*** Opening DATA BLOCK ***

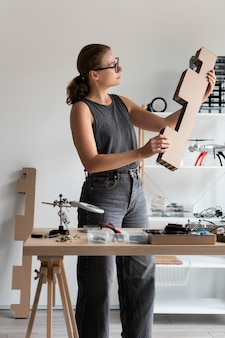 Frau arbeitet in ihrer werkstatt für eine kreative erfindung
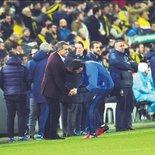 Fenerbahçe - Beşiktaş derbisinden kareler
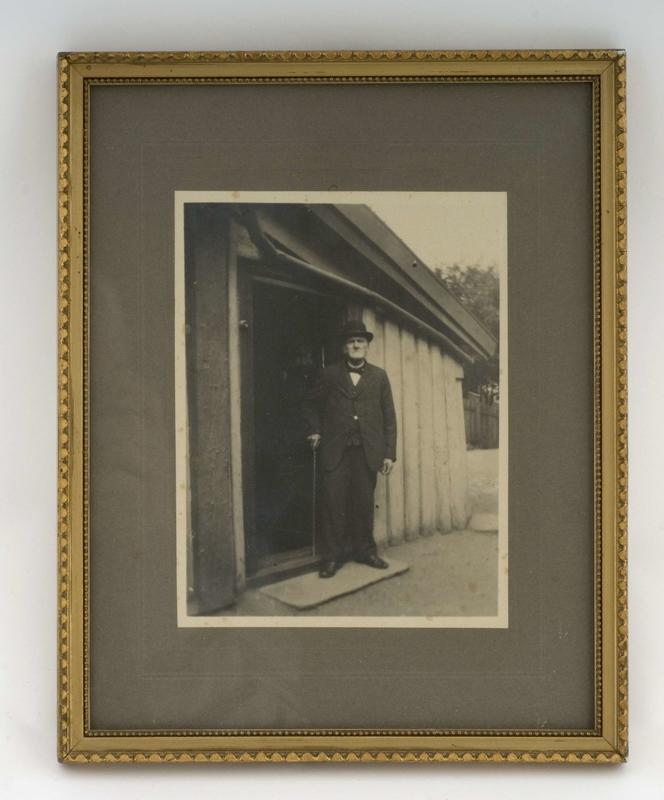 Martinius Steen foran huset sitt – Kanten 1. (Foto/Photo)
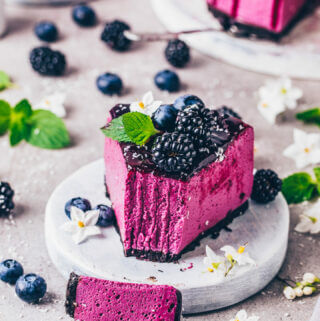 Best Blueberry Cheesecake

*** Closing DATA BLOCK ***

Retype each line of the listing above word for word. Exclude the pictures.

 Frau arbeitet in ihrer werkstatt für eine kreative erfindung
 Fenerbahçe - Beşiktaş derbisinden kareler
 Martinius Steen foran huset sitt – Kanten 1. (Foto/Photo)
 Best Blueberry Cheesecake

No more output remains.